### Problem statement
Set down each line of the data exactly, but not the pictures.

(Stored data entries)
BEGIN

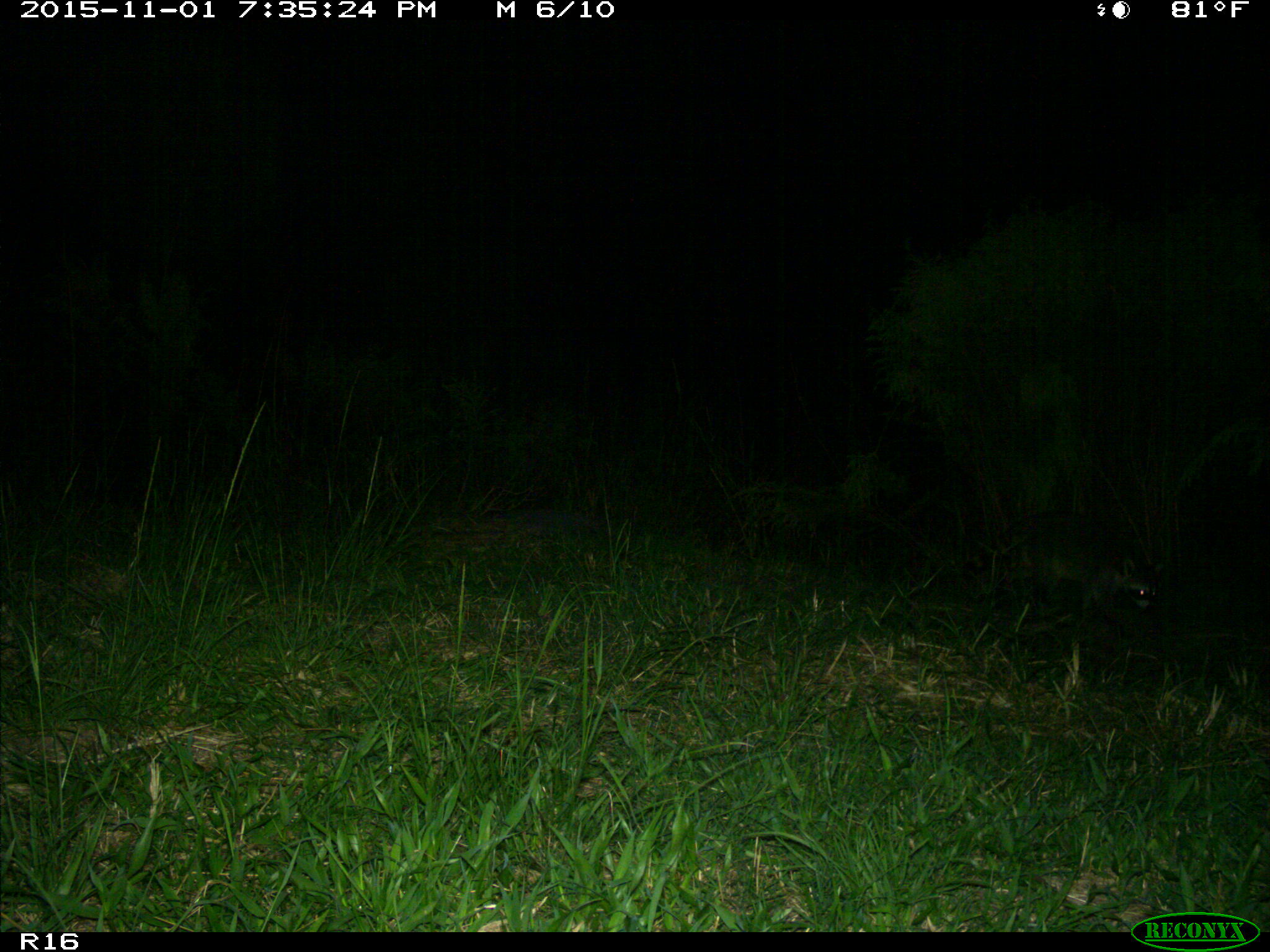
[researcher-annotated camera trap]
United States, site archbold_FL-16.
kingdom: Animalia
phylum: Chordata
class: Mammalia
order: Carnivora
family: Procyonidae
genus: Procyon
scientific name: Procyon lotor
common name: common raccoon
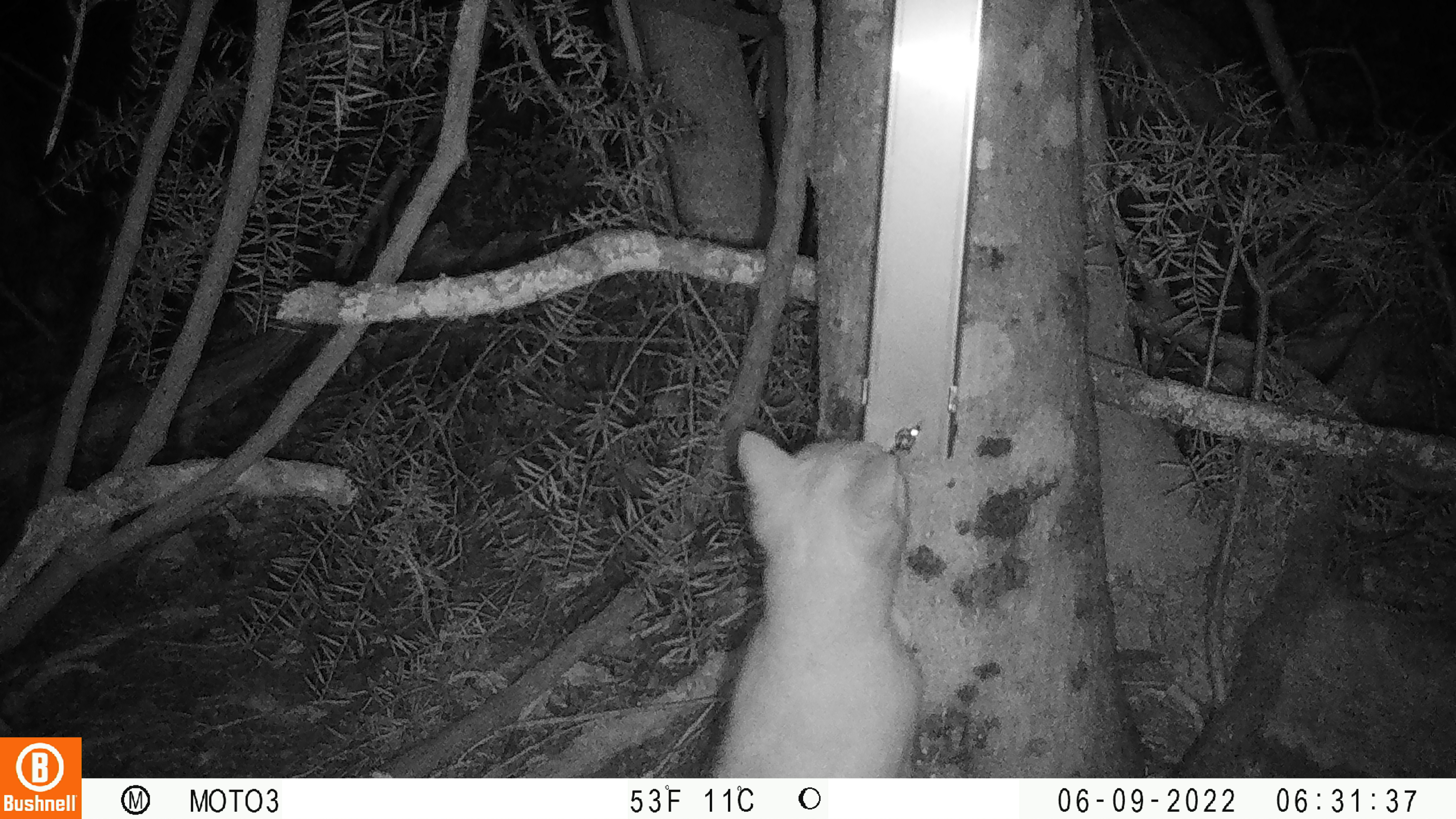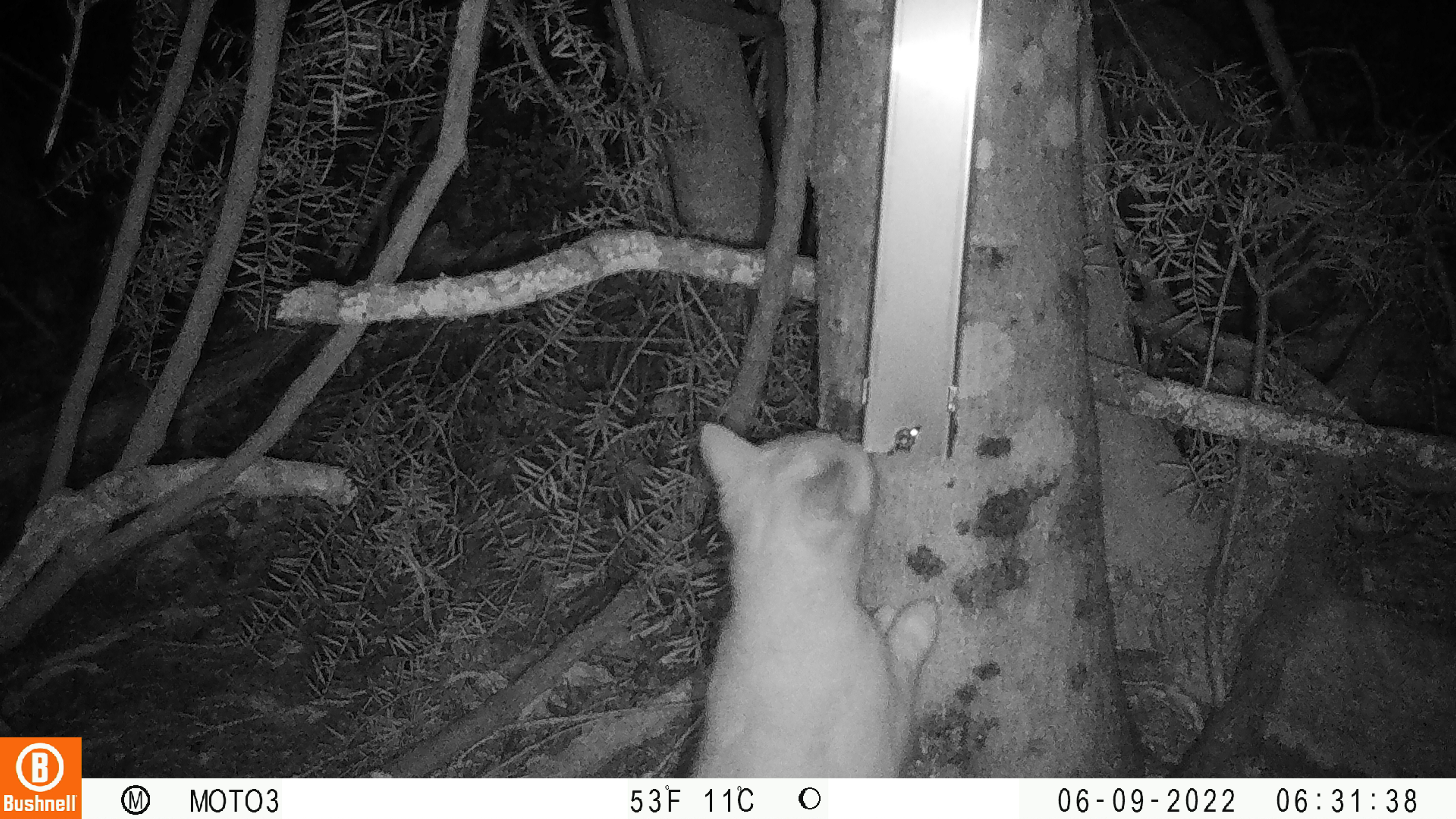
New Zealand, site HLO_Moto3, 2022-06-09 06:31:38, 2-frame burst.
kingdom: Animalia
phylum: Chordata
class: Mammalia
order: Carnivora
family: Felidae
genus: Felis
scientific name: Felis catus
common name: domestic cat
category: cat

END

### Answer
[researcher-annotated camera trap]
United States, site archbold_FL-16.
kingdom: Animalia
phylum: Chordata
class: Mammalia
order: Carnivora
family: Procyonidae
genus: Procyon
scientific name: Procyon lotor
common name: common raccoon
New Zealand, site HLO_Moto3, 2022-06-09 06:31:38, 2-frame burst.
kingdom: Animalia
phylum: Chordata
class: Mammalia
order: Carnivora
family: Felidae
genus: Felis
scientific name: Felis catus
common name: domestic cat
category: cat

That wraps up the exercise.